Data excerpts
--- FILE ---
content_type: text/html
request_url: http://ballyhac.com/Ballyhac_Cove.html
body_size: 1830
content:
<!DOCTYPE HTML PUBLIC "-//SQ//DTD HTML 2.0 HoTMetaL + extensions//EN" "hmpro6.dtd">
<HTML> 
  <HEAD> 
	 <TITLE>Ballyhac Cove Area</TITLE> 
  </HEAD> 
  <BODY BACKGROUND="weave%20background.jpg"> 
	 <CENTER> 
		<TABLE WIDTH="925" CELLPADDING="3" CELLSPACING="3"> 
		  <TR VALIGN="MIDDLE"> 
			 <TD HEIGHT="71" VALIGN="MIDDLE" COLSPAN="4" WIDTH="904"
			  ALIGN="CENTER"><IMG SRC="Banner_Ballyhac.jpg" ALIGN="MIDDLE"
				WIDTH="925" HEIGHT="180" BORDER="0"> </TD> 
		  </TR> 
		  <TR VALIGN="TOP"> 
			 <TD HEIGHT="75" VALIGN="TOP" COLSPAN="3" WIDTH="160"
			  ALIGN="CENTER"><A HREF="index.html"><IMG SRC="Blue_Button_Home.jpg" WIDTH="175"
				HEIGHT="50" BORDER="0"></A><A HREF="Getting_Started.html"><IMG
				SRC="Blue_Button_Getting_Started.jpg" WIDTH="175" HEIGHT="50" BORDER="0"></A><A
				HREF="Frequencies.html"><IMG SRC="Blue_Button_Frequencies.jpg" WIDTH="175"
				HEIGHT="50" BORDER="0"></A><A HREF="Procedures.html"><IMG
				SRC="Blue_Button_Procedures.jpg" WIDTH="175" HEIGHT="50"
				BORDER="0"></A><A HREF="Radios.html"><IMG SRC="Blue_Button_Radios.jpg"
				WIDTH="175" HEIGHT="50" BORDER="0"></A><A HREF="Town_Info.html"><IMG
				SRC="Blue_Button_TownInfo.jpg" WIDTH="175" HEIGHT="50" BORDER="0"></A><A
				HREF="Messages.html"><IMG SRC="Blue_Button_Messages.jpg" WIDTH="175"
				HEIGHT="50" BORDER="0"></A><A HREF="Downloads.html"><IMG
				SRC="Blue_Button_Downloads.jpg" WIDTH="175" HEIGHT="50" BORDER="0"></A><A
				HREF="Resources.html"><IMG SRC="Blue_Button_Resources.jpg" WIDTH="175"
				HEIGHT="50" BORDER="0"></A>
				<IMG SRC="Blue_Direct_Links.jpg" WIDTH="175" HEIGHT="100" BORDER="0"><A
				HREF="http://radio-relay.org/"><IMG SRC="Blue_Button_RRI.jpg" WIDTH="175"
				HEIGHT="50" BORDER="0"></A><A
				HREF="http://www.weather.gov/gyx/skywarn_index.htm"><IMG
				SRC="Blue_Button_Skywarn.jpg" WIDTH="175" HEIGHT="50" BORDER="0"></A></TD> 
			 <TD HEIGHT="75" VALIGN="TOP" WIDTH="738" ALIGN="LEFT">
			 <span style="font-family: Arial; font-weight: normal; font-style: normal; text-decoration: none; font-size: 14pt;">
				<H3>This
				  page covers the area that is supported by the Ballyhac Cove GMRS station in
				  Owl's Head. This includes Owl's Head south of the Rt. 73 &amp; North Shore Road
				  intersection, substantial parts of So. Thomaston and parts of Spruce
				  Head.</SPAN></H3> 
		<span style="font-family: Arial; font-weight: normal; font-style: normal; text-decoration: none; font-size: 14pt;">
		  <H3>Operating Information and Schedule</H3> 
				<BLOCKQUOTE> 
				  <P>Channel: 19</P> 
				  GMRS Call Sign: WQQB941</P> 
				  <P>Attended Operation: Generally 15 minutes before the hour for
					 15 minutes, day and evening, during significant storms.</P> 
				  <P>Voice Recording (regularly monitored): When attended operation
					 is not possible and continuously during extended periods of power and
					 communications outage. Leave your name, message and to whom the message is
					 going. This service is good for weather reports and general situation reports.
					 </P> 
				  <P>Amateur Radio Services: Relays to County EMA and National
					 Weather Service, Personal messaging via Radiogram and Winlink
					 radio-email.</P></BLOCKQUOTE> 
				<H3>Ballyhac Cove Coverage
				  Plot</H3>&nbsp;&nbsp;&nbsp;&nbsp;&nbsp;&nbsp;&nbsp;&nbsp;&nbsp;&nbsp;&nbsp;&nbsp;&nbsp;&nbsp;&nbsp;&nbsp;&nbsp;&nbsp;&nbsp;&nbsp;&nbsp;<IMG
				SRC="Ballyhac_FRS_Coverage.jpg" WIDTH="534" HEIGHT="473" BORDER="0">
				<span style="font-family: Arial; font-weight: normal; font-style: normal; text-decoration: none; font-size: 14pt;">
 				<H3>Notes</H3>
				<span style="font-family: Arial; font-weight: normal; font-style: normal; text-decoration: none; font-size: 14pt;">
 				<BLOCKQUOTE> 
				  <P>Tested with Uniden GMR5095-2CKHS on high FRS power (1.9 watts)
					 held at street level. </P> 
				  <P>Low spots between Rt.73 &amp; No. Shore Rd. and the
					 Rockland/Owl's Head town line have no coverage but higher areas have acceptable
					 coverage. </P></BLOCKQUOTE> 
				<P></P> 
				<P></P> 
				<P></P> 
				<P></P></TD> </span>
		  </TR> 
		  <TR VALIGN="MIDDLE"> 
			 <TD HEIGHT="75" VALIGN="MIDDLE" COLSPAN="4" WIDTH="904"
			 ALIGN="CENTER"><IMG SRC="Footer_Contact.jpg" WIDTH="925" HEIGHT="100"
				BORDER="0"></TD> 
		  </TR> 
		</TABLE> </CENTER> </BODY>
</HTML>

▶ _Your goal_:
Reproduce the data above exactly, leaving nothing out.

▶ _Problem solution_:
--- FILE ---
content_type: text/html
request_url: http://ballyhac.com/Ballyhac_Cove.html
body_size: 1830
content:
<!DOCTYPE HTML PUBLIC "-//SQ//DTD HTML 2.0 HoTMetaL + extensions//EN" "hmpro6.dtd">
<HTML> 
  <HEAD> 
	 <TITLE>Ballyhac Cove Area</TITLE> 
  </HEAD> 
  <BODY BACKGROUND="weave%20background.jpg"> 
	 <CENTER> 
		<TABLE WIDTH="925" CELLPADDING="3" CELLSPACING="3"> 
		  <TR VALIGN="MIDDLE"> 
			 <TD HEIGHT="71" VALIGN="MIDDLE" COLSPAN="4" WIDTH="904"
			  ALIGN="CENTER"><IMG SRC="Banner_Ballyhac.jpg" ALIGN="MIDDLE"
				WIDTH="925" HEIGHT="180" BORDER="0"> </TD> 
		  </TR> 
		  <TR VALIGN="TOP"> 
			 <TD HEIGHT="75" VALIGN="TOP" COLSPAN="3" WIDTH="160"
			  ALIGN="CENTER"><A HREF="index.html"><IMG SRC="Blue_Button_Home.jpg" WIDTH="175"
				HEIGHT="50" BORDER="0"></A><A HREF="Getting_Started.html"><IMG
				SRC="Blue_Button_Getting_Started.jpg" WIDTH="175" HEIGHT="50" BORDER="0"></A><A
				HREF="Frequencies.html"><IMG SRC="Blue_Button_Frequencies.jpg" WIDTH="175"
				HEIGHT="50" BORDER="0"></A><A HREF="Procedures.html"><IMG
				SRC="Blue_Button_Procedures.jpg" WIDTH="175" HEIGHT="50"
				BORDER="0"></A><A HREF="Radios.html"><IMG SRC="Blue_Button_Radios.jpg"
				WIDTH="175" HEIGHT="50" BORDER="0"></A><A HREF="Town_Info.html"><IMG
				SRC="Blue_Button_TownInfo.jpg" WIDTH="175" HEIGHT="50" BORDER="0"></A><A
				HREF="Messages.html"><IMG SRC="Blue_Button_Messages.jpg" WIDTH="175"
				HEIGHT="50" BORDER="0"></A><A HREF="Downloads.html"><IMG
				SRC="Blue_Button_Downloads.jpg" WIDTH="175" HEIGHT="50" BORDER="0"></A><A
				HREF="Resources.html"><IMG SRC="Blue_Button_Resources.jpg" WIDTH="175"
				HEIGHT="50" BORDER="0"></A>
				<IMG SRC="Blue_Direct_Links.jpg" WIDTH="175" HEIGHT="100" BORDER="0"><A
				HREF="http://radio-relay.org/"><IMG SRC="Blue_Button_RRI.jpg" WIDTH="175"
				HEIGHT="50" BORDER="0"></A><A
				HREF="http://www.weather.gov/gyx/skywarn_index.htm"><IMG
				SRC="Blue_Button_Skywarn.jpg" WIDTH="175" HEIGHT="50" BORDER="0"></A></TD> 
			 <TD HEIGHT="75" VALIGN="TOP" WIDTH="738" ALIGN="LEFT">
			 <span style="font-family: Arial; font-weight: normal; font-style: normal; text-decoration: none; font-size: 14pt;">
				<H3>This
				  page covers the area that is supported by the Ballyhac Cove GMRS station in
				  Owl's Head. This includes Owl's Head south of the Rt. 73 &amp; North Shore Road
				  intersection, substantial parts of So. Thomaston and parts of Spruce
				  Head.</SPAN></H3> 
		<span style="font-family: Arial; font-weight: normal; font-style: normal; text-decoration: none; font-size: 14pt;">
		  <H3>Operating Information and Schedule</H3> 
				<BLOCKQUOTE> 
				  <P>Channel: 19</P> 
				  GMRS Call Sign: WQQB941</P> 
				  <P>Attended Operation: Generally 15 minutes before the hour for
					 15 minutes, day and evening, during significant storms.</P> 
				  <P>Voice Recording (regularly monitored): When attended operation
					 is not possible and continuously during extended periods of power and
					 communications outage. Leave your name, message and to whom the message is
					 going. This service is good for weather reports and general situation reports.
					 </P> 
				  <P>Amateur Radio Services: Relays to County EMA and National
					 Weather Service, Personal messaging via Radiogram and Winlink
					 radio-email.</P></BLOCKQUOTE> 
				<H3>Ballyhac Cove Coverage
				  Plot</H3>&nbsp;&nbsp;&nbsp;&nbsp;&nbsp;&nbsp;&nbsp;&nbsp;&nbsp;&nbsp;&nbsp;&nbsp;&nbsp;&nbsp;&nbsp;&nbsp;&nbsp;&nbsp;&nbsp;&nbsp;&nbsp;<IMG
				SRC="Ballyhac_FRS_Coverage.jpg" WIDTH="534" HEIGHT="473" BORDER="0">
				<span style="font-family: Arial; font-weight: normal; font-style: normal; text-decoration: none; font-size: 14pt;">
 				<H3>Notes</H3>
				<span style="font-family: Arial; font-weight: normal; font-style: normal; text-decoration: none; font-size: 14pt;">
 				<BLOCKQUOTE> 
				  <P>Tested with Uniden GMR5095-2CKHS on high FRS power (1.9 watts)
					 held at street level. </P> 
				  <P>Low spots between Rt.73 &amp; No. Shore Rd. and the
					 Rockland/Owl's Head town line have no coverage but higher areas have acceptable
					 coverage. </P></BLOCKQUOTE> 
				<P></P> 
				<P></P> 
				<P></P> 
				<P></P></TD> </span>
		  </TR> 
		  <TR VALIGN="MIDDLE"> 
			 <TD HEIGHT="75" VALIGN="MIDDLE" COLSPAN="4" WIDTH="904"
			 ALIGN="CENTER"><IMG SRC="Footer_Contact.jpg" WIDTH="925" HEIGHT="100"
				BORDER="0"></TD> 
		  </TR> 
		</TABLE> </CENTER> </BODY>
</HTML>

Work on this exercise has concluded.